SECURITIES AND EXCHANGE COMMISSION
Litigation Release No. 16975 / April 26, 2001
Accounting and Auditing Enforcement Release No. 1385 / April 26, 2001
Securities and Exchange Commission v. Alexandra Elizabeth Montgomery, William Kenneth Nestor and Harriet Gluck, Civil Action No. CV 97-4219 (E.D.N.Y.)
FINAL JUDGMENTS ENTERED AGAINST DEFENDANTS IN SETTLED CASE INVOLVING FALSIFICATION OF GOLD REFINERY'S INVENTORY AND INSIDER TRADING
The Honorable Eugene H. Nickerson, United States District Court Judge for the Eastern District of New York, recently entered final judgments against Alexandra Elizabeth Montgomery, the former executive vice president, chief financial officer and a director of International Nesmont Industrial Corporation, William Kenneth Nestor, the former president, chief executive officer and chairman of the board of Nesmont, and Montgomery's mother, Harriet Gluck, pursuant to their settlement of civil charges brought by the Securities and Exchange Commission. This brings to a close the Commission's civil action, filed on July 24, 1997, which stemmed from a deliberate scheme to falsify the financial statements of Nesmont, a Canadian processor of precious metals, by, among other things, falsifying Nesmont's gold inventory.
The Commission alleged in its complaint that Montgomery, Nestor and Frederick Burgess, the former head assayer and a director of Nesmont, deliberately sought to overstate the company's income and inflate its reported assets by, for example, including brass bars in gold inventory. The fraudulent scheme involved creating phony documents falsely representing the volume of gold in inventory, falsifying assets and earnings on the company's books and records, and making false representations in press releases and materials filed with the Commission. As a result, Nesmont reported net earnings of $219,923 (Cdn) in its audited financial statements for the year ended December 31, 1992, when it should have reported a net loss of $1,656,836 (Cdn). In its unaudited financial report for the year ended December 31, 1993, Nesmont reported net earnings of $751,592 (Cdn), when it should have reported a net loss of $4,047,726 (Cdn).
The complaint alleged that Montgomery, Nestor and Burgess violated the antifraud and books and records provisions of the federal securities laws, and knowingly circumvented Nesmont's system of internal accounting controls and, in the case of Montgomery and Burgess, knowingly falsified or caused to be falsified Nesmont's books, records and accounts. The complaint further alleged that Montgomery and Burgess made materially false and misleading statements to Nesmont's independent auditors and, in the case of Montgomery, lied to Nesmont's controller, thereby causing him to generate false financial statements. The complaint also alleged that Montgomery, Nestor and Burgess aided and abetted Nesmont's reporting violations by making material misstatements and omissions in annual and periodic reports filed with the Commission.
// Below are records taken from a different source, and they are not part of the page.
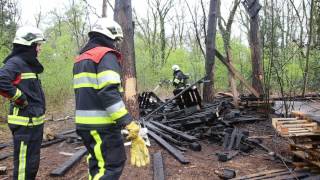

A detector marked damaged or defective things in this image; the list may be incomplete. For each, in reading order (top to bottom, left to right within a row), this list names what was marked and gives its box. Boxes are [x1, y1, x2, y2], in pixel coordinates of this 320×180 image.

charred wooden plank [150, 121, 198, 142]
charred wooden plank [148, 130, 190, 164]
broken timber [148, 130, 190, 164]
charred wooden beam [148, 130, 190, 164]
broken timber [49, 148, 86, 176]
charred wooden plank [50, 148, 87, 176]
charred wooden beam [50, 148, 87, 176]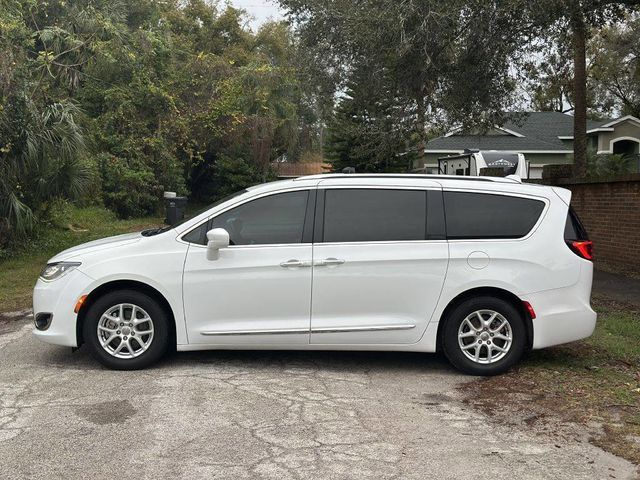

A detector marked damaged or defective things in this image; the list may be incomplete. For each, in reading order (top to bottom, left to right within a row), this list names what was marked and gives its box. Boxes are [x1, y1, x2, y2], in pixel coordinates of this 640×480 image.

cracked pavement [0, 318, 636, 480]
The Commission's complaint further alleged that Montgomery and her mother, Gluck, violated the antifraud provisions of the federal securities laws by engaging in insider trading in Nesmont securities during June 1994, when both women knew about the inventory fraud, which had not been disclosed to the public. The Nesmont shares were sold through brokerage accounts held in Gluck's name, netting total proceeds of approximately $297,200 (U.S.). After Nesmont's new management publicly disclosed the inventory fraud, and the stock was delisted from the Nasdaq in August 1994, Nesmont stock became virtually worthless. By trading while in possession of material nonpublic information, Gluck and Montgomery avoided losses of approximately $282,400 (U.S.).
Montgomery, Nestor and Gluck, without admitting or denying the allegations of the complaint, agreed to the entry of final judgments that enjoin them from violating the Section 10(b) antifraud provisions of the Securities Exchange Act of 1934 and Rule 10b-5 thereunder. The judgments against Montgomery and Nestor further enjoin them from violating Exchange Act Section 13(b)(5) and from aiding and abetting violations of Exchange Act Section 13(a) and Rules 13a-1 and 13a-16 thereunder. Montgomery is further enjoined from violating Exchange Act Rules 13b2-1 and 13b2-2. The final judgments bar Montgomery and Nestor from serving as an officer or director of any publicly traded company.
The judgments against Montgomery and Gluck further provide that each is jointly and severally liable for disgorgement of $282,400 in illicit profits, each is liable for payment of an insider trading penalty, and the judgment against Montgomery provides that she is liable for a separate civil penalty stemming from her involvement in the financial fraud. The judgments waive payment of disgorgement and prejudgment interest and do not impose insider trading or civil penalties based on Montgomery's and Gluck's demonstrated inability to pay. The final judgment entered against Nestor requires him to pay a $35,000 civil penalty.
The final judgments against Montgomery and Gluck were entered on January 11, 2001, and the final judgment against Nestor was entered on April 9, 2001. The action against Frederick Burgess, who was named as a defendant in the original action, was dismissed following his death in 1999.
For further information see Litigation Release No. 15419.